| TEXTE SOURCE |
Actuellement, l’avortement est illégal d’après la Loi sur l'atteinte aux personnes qui date de 1861, époque où l’Irlande était une colonie britannique. La loi n’autorise l’avortement que dans les cas où la vie, et non la santé ou le bien être de la mère, est menacée. Le Huitième amendement qui date de 1983 confirme qu' « il faut mettre à égalité le droit à la vie de l’enfant à naître avec le droit à la vie de la mère ».
Dans ces conditions, l’avortement est passible d’une peine pouvant aller jusqu’à l’emprisonnement à vie, même dans les cas de viol.
Le gouvernement a proposé de légiférer sur « l’affaire X », qui remonte à 1992. Une adolescente de 14 ans avait été violée. A l’époque la Cour suprême irlandaise avait statué d’autoriser l’avortement car la jeune femme risquait de se suicider. Malgré cet arrêt, les gouvernements successifs se sont bien gardés de légiférer pour légaliser l’avortement dans de telles circonstances. Même ce changement marginal a fait l’objet d’une attaque en règle de l’Eglise et de groupes de droite anti-IVG.
A peine quelques semaines après la mort de Savita et malgré des sondages d’opinion montrant que 85% des personnes interrogées sont en faveur de la nouvelle loi, un communiqué commun des évêques irlandais déplorait que « le délicat équilibre entre le droit à la vie de l’enfant à naître et le droit à la vie de la mère » soit fondamentalement affectée.
En janvier dernier, les évêques ont réussi à mobiliser 25 000 personnes pour une Veillée pour la vie, à Dublin, puis ont organisé des rassemblements moins importants à Knock (Comté de Mayo). En mai, la Conférence des évêques d’Irlande a déclaré que tous les députés catholiques qui voteraient en faveur du changement pourraient être excommuniés.
La loi du gouvernement de coalition travaillistes / Fine Gael intitulée « Protection de la vie pendant le grossesse » confirme dans l’ensemble le statu quo concernant l’avortement. La loi autorise l’avortement dans des circonstances où le risque de suicide est reconnu, mais l’avortement n’est autorisé qu’après l’avis unanime de trois médecins, deux psychiatres et un obstétricien.
La proposition de loi établit bien que, sauf si la vie était menacée sur le plan médical ou sauf s’il y avait un risque de suicide, l’avortement demeurerait illégal et le médecin comme le patient encourraient des poursuites et seraient passibles d’une peine de prison pouvant aller jusque 14 ans. A aucun moment lors des débats parlementaires, il n’a été suggéré par aucune des parties, qu’il faudrait prendre en compte la santé, l’opinion ou le projet de vie de la mère, dans cette décision.
Les députés du Fine Gael, de Fianna Fail, du Sinn Fein ont annoncé qu’ils voteraient contre le changement proposé. Le député indépendant Mattie McGrath a formulé des remarques tout à fait révélatrices. Lors d’une séance au parlement, il a pesté sur le fait que l’Etat présentait une « litanie d’échecs historiques concernant les enfants à naître. »

| ÉNONCÉ |
Dites si chacune des affirmations suivantes concorde avec le texte sur l’avortement en Irlande : (a) la loi de 1861 autorise l’avortement lorsque la santé de la mère est menacée ; (b) dans « l’affaire X », l’adolescente avait 14 ans ; (c) la loi du gouvernement exige l’avis unanime de trois médecins pour autoriser l’avortement en cas de risque de suicide. Répondez par oui ou non et citez mot pour mot le passage qui tranche. Les enregistrements qui suivent sont issus d’une autre source.

| EXTRAIT DE DONNÉES |

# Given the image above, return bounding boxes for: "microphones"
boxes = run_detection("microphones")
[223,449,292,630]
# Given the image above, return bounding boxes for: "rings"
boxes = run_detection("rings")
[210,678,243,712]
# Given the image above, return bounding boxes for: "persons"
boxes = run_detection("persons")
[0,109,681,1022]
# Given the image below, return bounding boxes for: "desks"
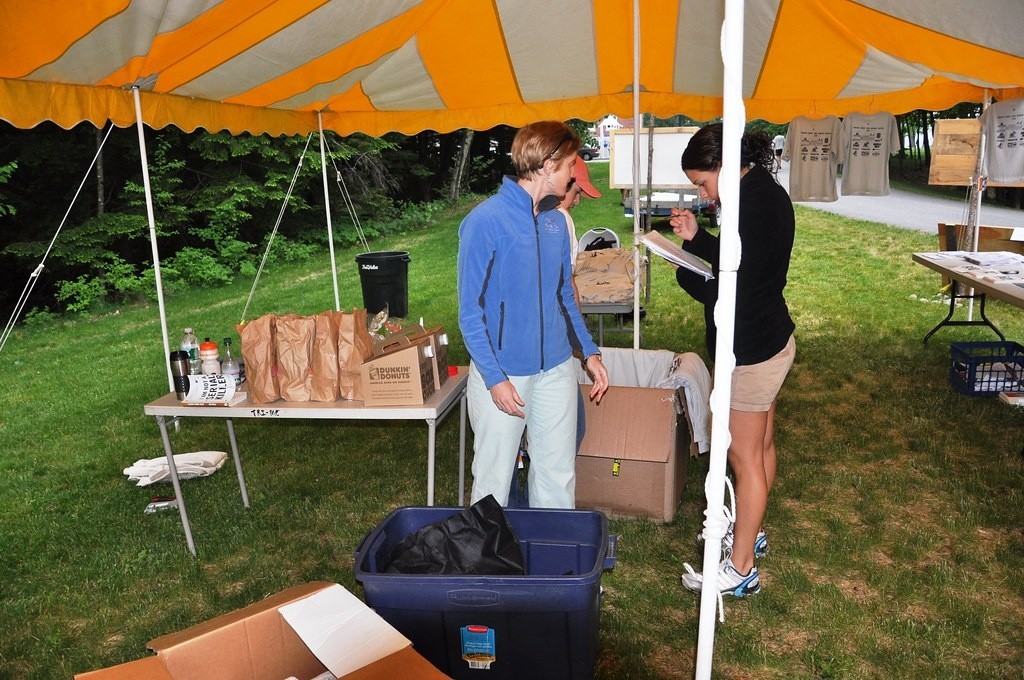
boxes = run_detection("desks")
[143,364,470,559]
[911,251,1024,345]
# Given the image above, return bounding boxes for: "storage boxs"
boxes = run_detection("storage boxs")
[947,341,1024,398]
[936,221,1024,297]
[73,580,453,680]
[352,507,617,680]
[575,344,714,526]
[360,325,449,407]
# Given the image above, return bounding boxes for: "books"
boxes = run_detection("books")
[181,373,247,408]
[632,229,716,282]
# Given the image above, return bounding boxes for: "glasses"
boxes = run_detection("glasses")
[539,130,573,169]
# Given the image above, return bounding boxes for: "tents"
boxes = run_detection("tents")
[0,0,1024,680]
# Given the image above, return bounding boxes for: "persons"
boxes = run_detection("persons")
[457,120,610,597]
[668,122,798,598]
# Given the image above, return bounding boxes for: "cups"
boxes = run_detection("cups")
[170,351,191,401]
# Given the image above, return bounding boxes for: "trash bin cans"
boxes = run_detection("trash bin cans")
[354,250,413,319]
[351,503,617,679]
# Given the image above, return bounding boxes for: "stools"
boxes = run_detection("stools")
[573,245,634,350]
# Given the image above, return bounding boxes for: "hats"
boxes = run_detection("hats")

| CORRIGÉ |
(a) Non : « La loi n’autorise l’avortement que dans les cas où la vie, et non la santé ou le bien être de la mère, est menacée. »
(b) Oui : « Une adolescente de 14 ans avait été violée. »
(c) Oui : « La loi autorise l’avortement dans des circonstances où le risque de suicide est reconnu, mais l’avortement n’est autorisé qu’après l’avis unanime de trois médecins, deux psychiatres et un obstétricien. »